This is the first comprehensive interpretation of John Locke's solution to one of philosophy's most enduring problems: free will and the nature of human agency. Many assume that Locke defines freedom as merely the dependency of conduct on our wills. And much contemporary philosophical literature on free agency regards freedom as a form of self-expression in action. Here, Gideon Yaffe shows us that Locke conceived free agency not just as the freedom to express oneself, but as including also the freedom to transcend oneself and act in accordance with "the good." For Locke, exercising liberty involves making choices guided by what is good, valuable, and important. Thus, Locke's view is part of a tradition that finds freedom in the imitation of God's agency. Locke's free agent is the ideal agent.

- - - -

## [Challenges]
**a)** In the text on Locke's account of free will, what does exercising liberty involve?
**b)** Continue the passage about Locke's conception of free agency, starting after its final sentence.

- - - -

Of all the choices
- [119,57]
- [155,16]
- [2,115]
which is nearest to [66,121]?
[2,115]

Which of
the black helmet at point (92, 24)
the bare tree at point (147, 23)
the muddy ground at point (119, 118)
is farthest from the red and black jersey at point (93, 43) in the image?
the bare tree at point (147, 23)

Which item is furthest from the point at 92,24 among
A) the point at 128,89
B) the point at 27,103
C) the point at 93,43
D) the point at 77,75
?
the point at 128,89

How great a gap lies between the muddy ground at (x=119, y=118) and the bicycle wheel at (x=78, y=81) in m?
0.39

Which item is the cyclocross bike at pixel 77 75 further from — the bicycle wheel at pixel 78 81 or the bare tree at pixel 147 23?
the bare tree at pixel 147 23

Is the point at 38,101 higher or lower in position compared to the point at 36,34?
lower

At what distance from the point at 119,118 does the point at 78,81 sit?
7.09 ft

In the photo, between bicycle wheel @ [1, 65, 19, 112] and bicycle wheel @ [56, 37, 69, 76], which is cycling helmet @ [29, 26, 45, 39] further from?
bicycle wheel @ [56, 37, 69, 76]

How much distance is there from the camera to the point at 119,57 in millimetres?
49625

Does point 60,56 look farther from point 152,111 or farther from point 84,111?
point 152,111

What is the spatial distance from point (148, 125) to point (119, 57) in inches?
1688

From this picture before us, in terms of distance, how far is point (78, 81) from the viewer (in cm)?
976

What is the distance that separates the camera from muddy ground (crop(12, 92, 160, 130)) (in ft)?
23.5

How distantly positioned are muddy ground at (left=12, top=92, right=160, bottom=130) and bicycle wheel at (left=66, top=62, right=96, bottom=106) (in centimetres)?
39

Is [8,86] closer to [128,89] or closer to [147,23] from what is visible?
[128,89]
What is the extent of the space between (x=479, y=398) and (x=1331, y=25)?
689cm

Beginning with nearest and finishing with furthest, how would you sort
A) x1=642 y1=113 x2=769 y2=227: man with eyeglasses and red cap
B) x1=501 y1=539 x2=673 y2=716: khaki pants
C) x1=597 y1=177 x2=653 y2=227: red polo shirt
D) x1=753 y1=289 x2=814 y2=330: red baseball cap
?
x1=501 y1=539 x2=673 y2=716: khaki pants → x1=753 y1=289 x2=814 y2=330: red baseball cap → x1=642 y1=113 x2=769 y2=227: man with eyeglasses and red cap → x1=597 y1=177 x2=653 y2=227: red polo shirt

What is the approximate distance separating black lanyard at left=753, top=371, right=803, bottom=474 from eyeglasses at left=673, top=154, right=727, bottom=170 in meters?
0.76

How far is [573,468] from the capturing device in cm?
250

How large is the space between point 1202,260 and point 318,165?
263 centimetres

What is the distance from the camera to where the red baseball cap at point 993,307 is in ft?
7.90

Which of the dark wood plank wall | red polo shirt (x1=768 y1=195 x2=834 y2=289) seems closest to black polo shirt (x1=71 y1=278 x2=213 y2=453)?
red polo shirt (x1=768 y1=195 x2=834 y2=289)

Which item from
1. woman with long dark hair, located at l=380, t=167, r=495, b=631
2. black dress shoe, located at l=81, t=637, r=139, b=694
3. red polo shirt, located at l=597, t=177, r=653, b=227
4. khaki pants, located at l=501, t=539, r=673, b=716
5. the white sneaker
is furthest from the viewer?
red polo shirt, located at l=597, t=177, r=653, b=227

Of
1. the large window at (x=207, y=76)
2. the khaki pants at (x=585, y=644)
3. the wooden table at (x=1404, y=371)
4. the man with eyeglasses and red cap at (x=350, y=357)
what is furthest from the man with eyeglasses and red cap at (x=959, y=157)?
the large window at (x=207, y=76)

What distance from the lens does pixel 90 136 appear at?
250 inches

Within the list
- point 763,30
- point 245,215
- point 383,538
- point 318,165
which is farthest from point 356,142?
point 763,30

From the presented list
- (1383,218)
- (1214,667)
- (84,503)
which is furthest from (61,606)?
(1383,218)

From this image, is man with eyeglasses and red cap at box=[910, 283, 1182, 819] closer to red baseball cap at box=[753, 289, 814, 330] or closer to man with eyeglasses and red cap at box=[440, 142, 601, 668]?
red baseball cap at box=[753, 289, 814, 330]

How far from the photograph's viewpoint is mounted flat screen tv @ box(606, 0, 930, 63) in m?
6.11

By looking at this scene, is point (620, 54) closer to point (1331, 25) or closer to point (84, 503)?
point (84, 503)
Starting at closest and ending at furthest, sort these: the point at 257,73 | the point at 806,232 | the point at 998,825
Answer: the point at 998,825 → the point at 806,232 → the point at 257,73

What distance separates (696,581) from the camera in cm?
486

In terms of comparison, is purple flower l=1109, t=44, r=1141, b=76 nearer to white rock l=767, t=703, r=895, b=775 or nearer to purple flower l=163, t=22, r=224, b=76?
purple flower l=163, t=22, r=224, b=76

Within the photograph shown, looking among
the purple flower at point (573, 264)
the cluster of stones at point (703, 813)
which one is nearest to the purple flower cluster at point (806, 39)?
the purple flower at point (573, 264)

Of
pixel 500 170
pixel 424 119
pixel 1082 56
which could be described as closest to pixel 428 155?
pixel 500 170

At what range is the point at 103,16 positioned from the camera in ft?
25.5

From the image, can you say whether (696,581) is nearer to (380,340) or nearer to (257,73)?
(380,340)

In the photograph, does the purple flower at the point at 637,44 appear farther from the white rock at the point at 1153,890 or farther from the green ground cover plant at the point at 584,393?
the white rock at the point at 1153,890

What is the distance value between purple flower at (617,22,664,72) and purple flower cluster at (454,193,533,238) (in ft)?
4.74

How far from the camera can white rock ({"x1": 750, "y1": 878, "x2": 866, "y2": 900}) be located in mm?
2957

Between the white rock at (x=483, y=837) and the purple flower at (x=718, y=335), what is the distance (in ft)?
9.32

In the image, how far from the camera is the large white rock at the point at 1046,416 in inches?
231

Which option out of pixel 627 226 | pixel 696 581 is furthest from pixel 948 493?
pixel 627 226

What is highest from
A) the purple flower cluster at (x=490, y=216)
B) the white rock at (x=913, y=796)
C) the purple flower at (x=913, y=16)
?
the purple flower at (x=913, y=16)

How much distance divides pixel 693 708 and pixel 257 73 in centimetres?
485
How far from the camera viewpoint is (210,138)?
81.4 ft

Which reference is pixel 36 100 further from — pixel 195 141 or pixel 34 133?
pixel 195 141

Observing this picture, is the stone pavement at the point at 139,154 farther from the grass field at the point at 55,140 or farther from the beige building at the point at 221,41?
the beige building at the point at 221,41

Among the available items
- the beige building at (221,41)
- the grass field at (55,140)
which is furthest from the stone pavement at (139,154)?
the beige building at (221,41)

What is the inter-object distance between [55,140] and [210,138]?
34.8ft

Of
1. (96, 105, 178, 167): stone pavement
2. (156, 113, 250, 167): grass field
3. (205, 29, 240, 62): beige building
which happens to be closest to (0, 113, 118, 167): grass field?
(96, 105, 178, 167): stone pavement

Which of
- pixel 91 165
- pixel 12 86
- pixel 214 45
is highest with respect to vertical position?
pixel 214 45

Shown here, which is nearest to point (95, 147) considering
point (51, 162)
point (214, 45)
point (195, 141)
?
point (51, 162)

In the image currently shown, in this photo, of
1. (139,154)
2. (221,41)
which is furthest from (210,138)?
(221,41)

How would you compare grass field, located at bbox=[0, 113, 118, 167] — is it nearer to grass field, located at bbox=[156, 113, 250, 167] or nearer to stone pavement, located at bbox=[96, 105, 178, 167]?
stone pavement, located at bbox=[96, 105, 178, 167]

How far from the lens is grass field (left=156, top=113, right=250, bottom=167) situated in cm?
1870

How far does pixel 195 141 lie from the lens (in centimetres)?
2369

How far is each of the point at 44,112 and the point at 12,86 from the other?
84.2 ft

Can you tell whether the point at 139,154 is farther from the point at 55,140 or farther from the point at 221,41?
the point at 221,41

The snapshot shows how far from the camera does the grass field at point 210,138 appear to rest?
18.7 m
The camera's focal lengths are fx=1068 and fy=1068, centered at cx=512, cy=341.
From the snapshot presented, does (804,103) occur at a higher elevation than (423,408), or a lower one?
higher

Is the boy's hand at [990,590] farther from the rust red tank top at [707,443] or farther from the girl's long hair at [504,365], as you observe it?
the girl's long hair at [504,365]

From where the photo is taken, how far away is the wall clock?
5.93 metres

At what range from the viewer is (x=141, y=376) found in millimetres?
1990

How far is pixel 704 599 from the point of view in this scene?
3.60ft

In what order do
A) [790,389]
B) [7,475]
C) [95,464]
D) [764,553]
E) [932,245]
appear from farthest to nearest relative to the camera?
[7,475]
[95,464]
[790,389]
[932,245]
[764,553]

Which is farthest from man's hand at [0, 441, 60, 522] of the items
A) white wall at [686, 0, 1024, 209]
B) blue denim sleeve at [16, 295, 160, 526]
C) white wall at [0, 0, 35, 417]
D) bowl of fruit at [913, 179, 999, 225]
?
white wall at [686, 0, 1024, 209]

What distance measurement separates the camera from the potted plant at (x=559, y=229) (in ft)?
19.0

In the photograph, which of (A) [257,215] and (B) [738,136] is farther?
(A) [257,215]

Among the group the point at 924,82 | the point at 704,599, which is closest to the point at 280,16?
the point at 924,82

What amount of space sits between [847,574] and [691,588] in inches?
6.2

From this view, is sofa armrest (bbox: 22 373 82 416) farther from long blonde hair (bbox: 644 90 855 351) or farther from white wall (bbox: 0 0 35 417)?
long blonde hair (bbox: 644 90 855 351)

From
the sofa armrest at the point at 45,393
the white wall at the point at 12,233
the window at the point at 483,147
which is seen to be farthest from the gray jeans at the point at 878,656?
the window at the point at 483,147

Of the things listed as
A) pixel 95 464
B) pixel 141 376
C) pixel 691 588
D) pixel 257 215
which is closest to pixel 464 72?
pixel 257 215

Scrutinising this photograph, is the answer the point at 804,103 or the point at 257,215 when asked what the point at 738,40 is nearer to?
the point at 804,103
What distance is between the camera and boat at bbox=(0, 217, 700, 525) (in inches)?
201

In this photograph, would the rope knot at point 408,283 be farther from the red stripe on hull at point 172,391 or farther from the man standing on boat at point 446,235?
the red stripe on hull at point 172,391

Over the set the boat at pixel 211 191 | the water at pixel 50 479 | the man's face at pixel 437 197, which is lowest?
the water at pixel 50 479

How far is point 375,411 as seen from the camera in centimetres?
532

- - - -

## [Outputs in order]
**a)** Making choices guided by what is good, valuable, and important.

**b)**
Yaffe also examines Locke's understanding of volition and voluntary action. For Locke, choices always involve self-consciousness. The kind of self-consciousness to which Locke appeals is intertwined with his conception of personal identity. And it is precisely this connection between the will and personal identity that reveals the special sense in which our voluntary actions can be attributed to us and the special sense in which we are active with respect to them. Deftly written and tightly focused, "Liberty Worth the Name" will find readers far beyond Locke studies and early modern British philosophy, including scholars interested in free will, action theory, and ethics.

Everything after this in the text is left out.